Orion’s 2001 and 2004 M¯akena nestings produced 1,160 live hatchlings. Their chance of survival maybe as little as one in 10,000. This is an ancient reptile strategy: lay a lot of eggs and hope for the best.
   
“It’s been a great strategy, made perfect sense for this long,” King points out. “The thing is, times have changed.” This old turtle strategy is losing ground to the above-mentioned human- and nature-induced perils.
   
Since 2000, King has been at the hub of the hawksbill nest watch program, collaborating with several state and federal agencies. Additionally, the Hawai‘i Wildlife Fund has been working on turtle issues since 1997.
   
“My plan and dream is to secure long-term funding for this project and expand it,” King says determinedly.
   
To pay her rent and grocery bills, King also holds down a full-time position with the Kaho‘olawe Island Reserve Commission, which is working to restore that island after decades of the U.S. Navy’s using it as a bombing target. There, she integrates her university research with trying to unlock the puzzle of sea turtle abundance and distribution around the slowly healing island. “It’s a balancing act,” says King of her two commitments, “but I can’t imagine not doing either one of them.”
   
With state and federal permits through the nonprofit Hawai‘i Wildlife Fund, she runs Maui’s only hawksbill nesting monitoring program, receiving no pay or funding.
   
Which is crazy when you realize that the hawksbill is the second most endangered sea turtle in the world after the leatherback.

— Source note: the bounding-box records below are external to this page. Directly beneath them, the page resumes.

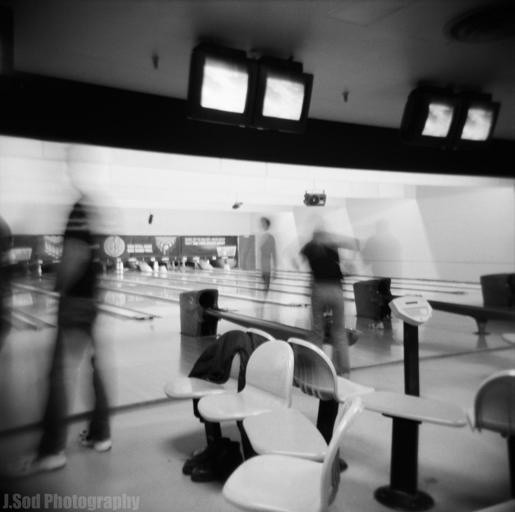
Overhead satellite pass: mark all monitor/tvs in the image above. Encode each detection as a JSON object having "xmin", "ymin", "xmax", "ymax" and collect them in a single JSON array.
[
  {"xmin": 400, "ymin": 86, "xmax": 501, "ymax": 148},
  {"xmin": 188, "ymin": 46, "xmax": 314, "ymax": 134}
]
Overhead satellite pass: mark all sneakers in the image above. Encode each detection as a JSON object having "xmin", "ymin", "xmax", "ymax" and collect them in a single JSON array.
[
  {"xmin": 183, "ymin": 436, "xmax": 243, "ymax": 483},
  {"xmin": 79, "ymin": 429, "xmax": 112, "ymax": 453},
  {"xmin": 16, "ymin": 451, "xmax": 67, "ymax": 475}
]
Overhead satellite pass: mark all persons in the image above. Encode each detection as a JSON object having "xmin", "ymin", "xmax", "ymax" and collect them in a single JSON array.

Miraculously, this program and King run on pure commitment, a sense of the clock ticking, and the support of passionate volunteers.
   
“I need more volunteers than ever this season to expand beach-monitoring efforts,” says King. “New nesting beaches could be out there—we need to make sure every hatchling gets to the ocean. Turtles have been on earth for so long that there’s something inherently wrong in their current decline. A photo I show at presentations, of a hatchling flipped over and helpless in a human footprint on the beach, sums it up for me: That feeling, the one of going to the rescue of some small life—maybe the one destined to be the only survivor in 10,000—is what drives me.”